◆ **Page excerpt**:
In the last few years, the research community has wondered about the proper codecs to be used in WMSN applications [3,5,6]. Initially, it has to be considered that WMSNs typically have very specialized applications, such as fire monitoring, wildlife observation and battlefield surveillance, just to cite a few. The desired quality of received data by the sink also varies according to the application, but it is reasonable to conceive that most monitoring applications will not need such good images as videoconferences, for example. The energy and processing constraints of such networks also influence the required characteristics from multimedia codecs. Nevertheless, we believe that the employed multimedia coding techniques in WMSN applications should combine high compression efficiency, low complexity and error resilience, saving energy in source node and through the entire path(s) toward the sink. The next section describes some issues of cross-layer design in wireless sensor networks. In Section 4, such issues are exploited by many multimedia-based cross-layer optimization solutions.

3. Cross-Layer Design

The stringent requirements of visual sensor networks have led to the design of cross-layer architectures. In order to attain high efficiency, reducing energy consumption and achieving lower communication delay, the protocols and algorithms of the MAC, network, transport and applications layers can operate in a cooperative way that disrupts the conventional data flow and the understanding of protocol layers. In such context, visual codecs play a crucial role prioritizing packets, splitting the source media in multiple streams and generating redundant information that are exploited by protocols and algorithms of different conceptual layers.

An interesting example of multimedia-based cross-layer design is just congestion mitigation by transport layer. If the classical layer organization is respected, a typical transport protocol will reduce the current transmission rate to resolve congestion issues, potentially impacting the quality of the received media by the sink (loss of video frames, higher delay, etc.). However, a cross-layer design may benefit from a multimedia coding technique that prioritizes the transmitted packets. In such case, the transport protocol would only reduce the transmission rate of the less-relevant packets, satisfactorily addressing congestion and potentially resulting in better end-to-end quality of the application. Many researchers advocate that cross-layer design is the best option for visual sensor networks [3,6].

Multimedia-based cross-layer optimization solutions aim to achieve at least one of the following efficiency issues in wireless sensor networks:

  • - Transmission rate adjustment: Multimedia coding techniques may prioritize the encoded data according to the relevance for the decoding process. If necessary (e.g., congestion, low bandwidth available, low energy of intermediate nodes), source nodes may avoid transmitting packets containing less relevant encoded data, decreasing the current transmission rate and saving energy throughout the path toward the sink.

  • - Energy preservation: If the current energy level of intermediate nodes is lower than a given threshold, packets carrying low-relevance encoded data may be discarded to save energy. Source nodes may also avoid transmission of low-priority packets, reducing local energy consumption and indirectly preserving energy of intermediate nodes.

  • - Congestion control: When intermediate nodes in an active path get congested, the queue algorithm can discard less relevant packets, reducing the negative impact in the perceptual quality of the received media at the sink. Also, source nodes can react to the congestion avoiding the transmission of less relevant packets.

  • - Multipath routing: The available paths in wireless sensor networks may have different characteristics in end-to-end delay and residual energy of the intermediate nodes. Prioritized packets can be routed through the “better” paths or the multipath routing facility may be used to transmit redundant packets to protect from errors during transmission.

◆ **Entries provided**:
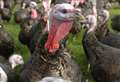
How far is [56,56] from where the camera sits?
5.36 m

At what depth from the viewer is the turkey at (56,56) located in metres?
5.23

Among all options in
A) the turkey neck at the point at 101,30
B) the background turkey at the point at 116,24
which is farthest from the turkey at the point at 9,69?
the background turkey at the point at 116,24

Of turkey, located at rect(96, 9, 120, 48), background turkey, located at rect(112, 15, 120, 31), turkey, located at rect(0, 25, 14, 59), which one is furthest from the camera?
background turkey, located at rect(112, 15, 120, 31)

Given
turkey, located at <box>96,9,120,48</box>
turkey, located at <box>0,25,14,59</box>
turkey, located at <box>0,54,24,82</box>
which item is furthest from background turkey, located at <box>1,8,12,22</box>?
turkey, located at <box>0,54,24,82</box>

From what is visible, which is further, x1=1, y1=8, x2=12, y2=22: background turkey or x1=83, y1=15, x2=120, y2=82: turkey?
x1=1, y1=8, x2=12, y2=22: background turkey

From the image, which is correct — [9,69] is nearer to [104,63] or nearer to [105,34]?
[104,63]

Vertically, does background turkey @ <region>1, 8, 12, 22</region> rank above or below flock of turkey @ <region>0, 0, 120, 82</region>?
below

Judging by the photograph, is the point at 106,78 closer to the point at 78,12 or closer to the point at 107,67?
the point at 107,67

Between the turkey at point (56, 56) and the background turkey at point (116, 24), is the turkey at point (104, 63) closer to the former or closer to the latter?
the turkey at point (56, 56)

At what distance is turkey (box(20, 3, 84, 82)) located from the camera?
17.2 feet

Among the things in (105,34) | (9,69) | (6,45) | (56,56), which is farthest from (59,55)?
(105,34)

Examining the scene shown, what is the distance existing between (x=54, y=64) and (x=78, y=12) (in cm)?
65

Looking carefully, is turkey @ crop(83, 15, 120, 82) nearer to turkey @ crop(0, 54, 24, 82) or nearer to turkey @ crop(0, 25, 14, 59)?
turkey @ crop(0, 54, 24, 82)

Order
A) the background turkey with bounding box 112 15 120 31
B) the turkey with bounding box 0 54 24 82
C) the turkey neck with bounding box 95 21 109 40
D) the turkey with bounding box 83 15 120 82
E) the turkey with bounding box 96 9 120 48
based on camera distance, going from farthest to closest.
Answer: the background turkey with bounding box 112 15 120 31 < the turkey neck with bounding box 95 21 109 40 < the turkey with bounding box 96 9 120 48 < the turkey with bounding box 83 15 120 82 < the turkey with bounding box 0 54 24 82
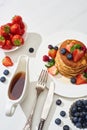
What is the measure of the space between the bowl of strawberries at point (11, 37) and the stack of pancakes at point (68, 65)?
158 mm

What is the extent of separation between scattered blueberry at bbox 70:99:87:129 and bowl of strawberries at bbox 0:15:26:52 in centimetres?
32

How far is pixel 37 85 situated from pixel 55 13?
1.16 feet

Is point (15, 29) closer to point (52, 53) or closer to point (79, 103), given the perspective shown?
point (52, 53)

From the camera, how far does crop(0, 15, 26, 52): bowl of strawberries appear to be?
1370mm

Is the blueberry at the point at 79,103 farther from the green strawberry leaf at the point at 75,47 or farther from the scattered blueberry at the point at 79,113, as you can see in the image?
the green strawberry leaf at the point at 75,47

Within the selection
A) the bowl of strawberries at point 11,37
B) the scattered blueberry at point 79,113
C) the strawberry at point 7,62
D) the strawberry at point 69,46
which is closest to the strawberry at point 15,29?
the bowl of strawberries at point 11,37

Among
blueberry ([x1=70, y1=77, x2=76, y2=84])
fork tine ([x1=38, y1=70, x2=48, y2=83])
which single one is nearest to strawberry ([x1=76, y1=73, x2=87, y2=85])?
blueberry ([x1=70, y1=77, x2=76, y2=84])

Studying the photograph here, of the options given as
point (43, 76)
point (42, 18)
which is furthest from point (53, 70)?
point (42, 18)

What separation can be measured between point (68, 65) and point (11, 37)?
9.6 inches

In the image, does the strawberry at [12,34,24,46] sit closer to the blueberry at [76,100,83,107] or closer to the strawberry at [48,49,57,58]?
the strawberry at [48,49,57,58]

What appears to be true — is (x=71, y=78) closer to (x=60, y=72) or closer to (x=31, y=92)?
(x=60, y=72)

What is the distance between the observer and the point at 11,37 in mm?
1386

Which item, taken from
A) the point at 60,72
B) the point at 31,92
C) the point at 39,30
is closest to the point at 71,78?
the point at 60,72

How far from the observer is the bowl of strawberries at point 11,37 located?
4.50ft
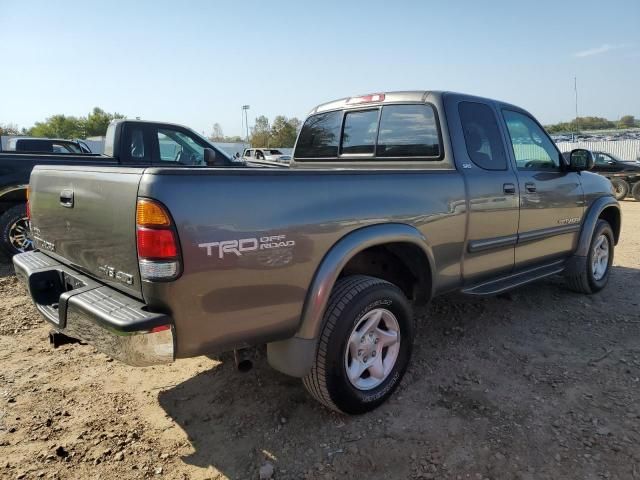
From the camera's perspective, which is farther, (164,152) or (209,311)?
(164,152)

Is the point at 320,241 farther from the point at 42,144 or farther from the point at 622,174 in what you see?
the point at 622,174

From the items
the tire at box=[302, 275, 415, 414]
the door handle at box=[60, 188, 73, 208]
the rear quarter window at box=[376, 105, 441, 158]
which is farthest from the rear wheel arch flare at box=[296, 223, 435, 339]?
the door handle at box=[60, 188, 73, 208]

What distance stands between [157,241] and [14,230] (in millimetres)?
5364

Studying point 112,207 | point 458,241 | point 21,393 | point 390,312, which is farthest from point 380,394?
point 21,393

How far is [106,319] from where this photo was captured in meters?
2.02

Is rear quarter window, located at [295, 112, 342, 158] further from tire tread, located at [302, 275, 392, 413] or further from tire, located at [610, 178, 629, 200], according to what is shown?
tire, located at [610, 178, 629, 200]

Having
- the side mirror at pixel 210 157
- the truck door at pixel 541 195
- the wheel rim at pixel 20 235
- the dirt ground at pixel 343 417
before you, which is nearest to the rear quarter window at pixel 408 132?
the truck door at pixel 541 195

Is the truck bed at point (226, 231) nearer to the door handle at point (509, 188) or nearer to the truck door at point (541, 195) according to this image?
the door handle at point (509, 188)

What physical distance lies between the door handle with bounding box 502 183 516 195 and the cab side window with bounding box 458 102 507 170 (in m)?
0.15

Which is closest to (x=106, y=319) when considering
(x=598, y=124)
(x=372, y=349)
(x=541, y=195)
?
(x=372, y=349)

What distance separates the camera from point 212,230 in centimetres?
200

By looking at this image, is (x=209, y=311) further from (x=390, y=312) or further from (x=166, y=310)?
(x=390, y=312)

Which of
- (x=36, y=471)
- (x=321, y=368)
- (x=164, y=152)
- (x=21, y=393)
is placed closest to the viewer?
(x=36, y=471)

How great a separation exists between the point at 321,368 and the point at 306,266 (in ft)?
1.95
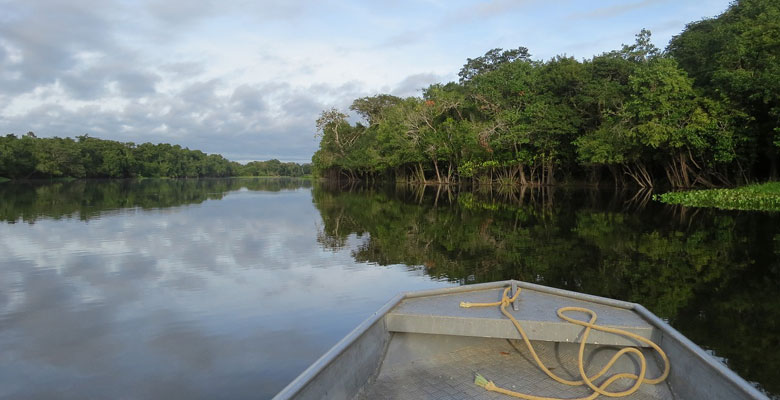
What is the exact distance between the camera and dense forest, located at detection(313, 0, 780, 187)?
24.0 metres

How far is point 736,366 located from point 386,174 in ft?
217

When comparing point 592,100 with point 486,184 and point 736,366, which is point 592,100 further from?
point 736,366

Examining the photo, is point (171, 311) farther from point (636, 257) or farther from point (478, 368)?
point (636, 257)

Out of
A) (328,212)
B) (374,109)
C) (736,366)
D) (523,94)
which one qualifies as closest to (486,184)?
(523,94)

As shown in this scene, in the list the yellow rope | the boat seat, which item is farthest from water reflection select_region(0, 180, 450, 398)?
the yellow rope

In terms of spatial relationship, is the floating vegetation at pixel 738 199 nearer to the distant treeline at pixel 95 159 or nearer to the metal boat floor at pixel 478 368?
the metal boat floor at pixel 478 368

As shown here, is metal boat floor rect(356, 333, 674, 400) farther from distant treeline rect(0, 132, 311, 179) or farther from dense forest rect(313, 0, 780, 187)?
distant treeline rect(0, 132, 311, 179)

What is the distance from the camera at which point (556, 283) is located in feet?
25.2

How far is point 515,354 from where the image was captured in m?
4.09

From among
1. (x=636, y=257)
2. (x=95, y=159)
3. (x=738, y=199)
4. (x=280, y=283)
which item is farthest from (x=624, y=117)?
(x=95, y=159)

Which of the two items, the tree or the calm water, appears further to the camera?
the tree

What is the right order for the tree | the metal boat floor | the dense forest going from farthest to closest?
1. the tree
2. the dense forest
3. the metal boat floor

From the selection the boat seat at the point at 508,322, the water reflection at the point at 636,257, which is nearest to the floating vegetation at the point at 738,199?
the water reflection at the point at 636,257

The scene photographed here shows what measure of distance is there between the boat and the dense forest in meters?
23.4
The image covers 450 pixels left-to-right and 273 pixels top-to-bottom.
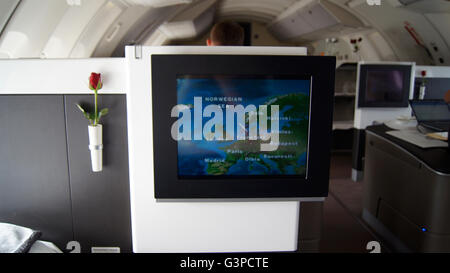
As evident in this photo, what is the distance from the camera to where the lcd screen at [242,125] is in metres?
1.08

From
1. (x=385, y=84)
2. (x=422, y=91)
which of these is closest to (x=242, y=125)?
(x=385, y=84)

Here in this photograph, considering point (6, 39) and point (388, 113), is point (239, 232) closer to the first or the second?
point (6, 39)

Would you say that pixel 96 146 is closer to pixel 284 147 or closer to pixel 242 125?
pixel 242 125

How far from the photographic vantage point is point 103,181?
1342mm

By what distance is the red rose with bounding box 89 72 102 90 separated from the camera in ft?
3.95

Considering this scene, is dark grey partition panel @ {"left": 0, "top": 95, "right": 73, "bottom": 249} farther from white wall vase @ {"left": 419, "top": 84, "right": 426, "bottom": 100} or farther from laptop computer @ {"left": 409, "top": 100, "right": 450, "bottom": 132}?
white wall vase @ {"left": 419, "top": 84, "right": 426, "bottom": 100}

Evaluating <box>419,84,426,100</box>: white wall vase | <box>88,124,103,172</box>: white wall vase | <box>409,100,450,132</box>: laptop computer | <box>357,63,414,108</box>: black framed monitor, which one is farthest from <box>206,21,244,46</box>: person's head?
<box>419,84,426,100</box>: white wall vase

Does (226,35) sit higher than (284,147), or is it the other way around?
(226,35)

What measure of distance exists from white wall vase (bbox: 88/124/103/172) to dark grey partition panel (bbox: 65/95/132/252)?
0.04 meters

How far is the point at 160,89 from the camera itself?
1068 mm

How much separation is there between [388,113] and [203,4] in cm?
495

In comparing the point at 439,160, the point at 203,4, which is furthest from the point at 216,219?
the point at 203,4

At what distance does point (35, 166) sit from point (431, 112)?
286 cm

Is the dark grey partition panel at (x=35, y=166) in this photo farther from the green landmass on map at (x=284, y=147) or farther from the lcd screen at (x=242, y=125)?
the green landmass on map at (x=284, y=147)
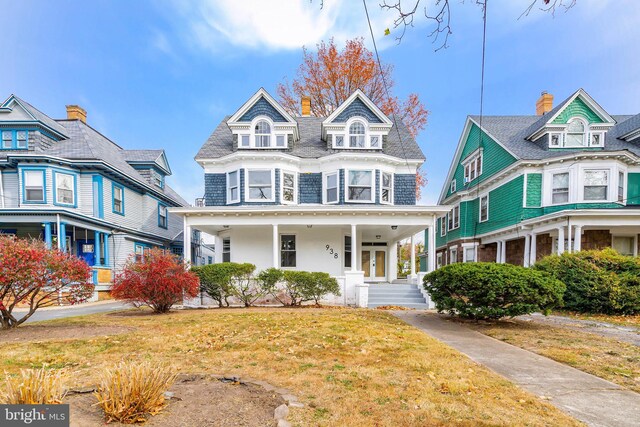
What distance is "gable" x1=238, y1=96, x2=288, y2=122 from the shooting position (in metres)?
14.6

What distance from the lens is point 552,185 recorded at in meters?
15.3

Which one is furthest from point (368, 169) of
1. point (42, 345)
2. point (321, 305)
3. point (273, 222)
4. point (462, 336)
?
point (42, 345)

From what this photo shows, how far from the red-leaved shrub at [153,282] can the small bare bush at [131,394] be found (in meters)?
7.08

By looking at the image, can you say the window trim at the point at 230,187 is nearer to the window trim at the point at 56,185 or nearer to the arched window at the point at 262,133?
the arched window at the point at 262,133

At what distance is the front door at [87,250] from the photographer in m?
16.4

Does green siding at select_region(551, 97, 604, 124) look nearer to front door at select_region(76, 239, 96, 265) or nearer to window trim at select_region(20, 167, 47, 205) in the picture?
front door at select_region(76, 239, 96, 265)

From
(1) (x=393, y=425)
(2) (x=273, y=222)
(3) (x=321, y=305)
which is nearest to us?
(1) (x=393, y=425)

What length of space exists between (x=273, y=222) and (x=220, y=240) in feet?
13.4

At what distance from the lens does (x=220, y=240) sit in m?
15.2

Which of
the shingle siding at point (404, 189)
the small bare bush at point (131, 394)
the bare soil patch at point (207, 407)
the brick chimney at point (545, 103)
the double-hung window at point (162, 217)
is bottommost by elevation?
the bare soil patch at point (207, 407)

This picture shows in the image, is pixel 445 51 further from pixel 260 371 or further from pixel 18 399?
pixel 18 399

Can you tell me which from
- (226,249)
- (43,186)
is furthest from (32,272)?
(43,186)

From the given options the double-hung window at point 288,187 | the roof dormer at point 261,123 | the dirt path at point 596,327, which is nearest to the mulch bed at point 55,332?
the double-hung window at point 288,187

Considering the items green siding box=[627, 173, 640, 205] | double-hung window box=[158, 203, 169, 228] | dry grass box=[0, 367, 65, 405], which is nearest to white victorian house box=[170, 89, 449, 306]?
double-hung window box=[158, 203, 169, 228]
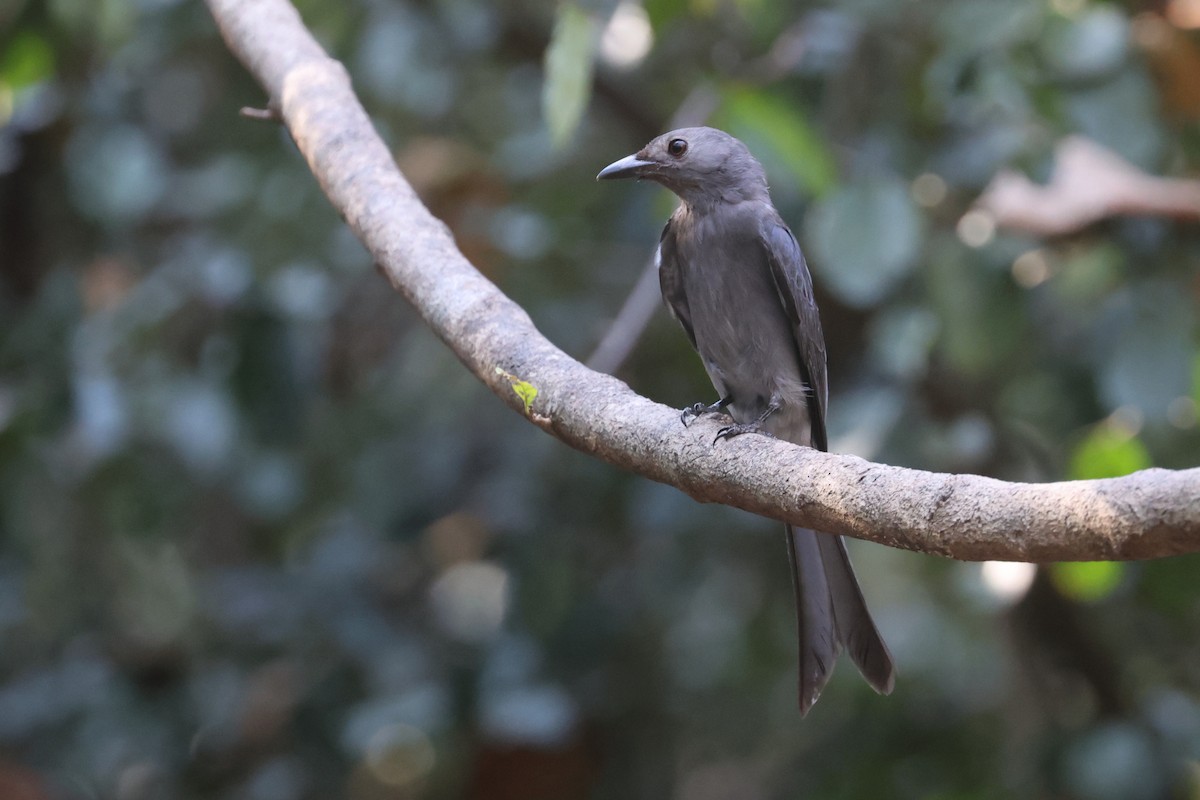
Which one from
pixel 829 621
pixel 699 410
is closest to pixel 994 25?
pixel 699 410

◆ **Exercise directions**: Reproduce the passage of the cross-layer design excerpt starting with "The stringent requirements" and going on through "different conceptual layers.". The rows aren't needed for this.

◆ **Exercise result**:
The stringent requirements of visual sensor networks have led to the design of cross-layer architectures. In order to attain high efficiency, reducing energy consumption and achieving lower communication delay, the protocols and algorithms of the MAC, network, transport and applications layers can operate in a cooperative way that disrupts the conventional data flow and the understanding of protocol layers. In such context, visual codecs play a crucial role prioritizing packets, splitting the source media in multiple streams and generating redundant information that are exploited by protocols and algorithms of different conceptual layers.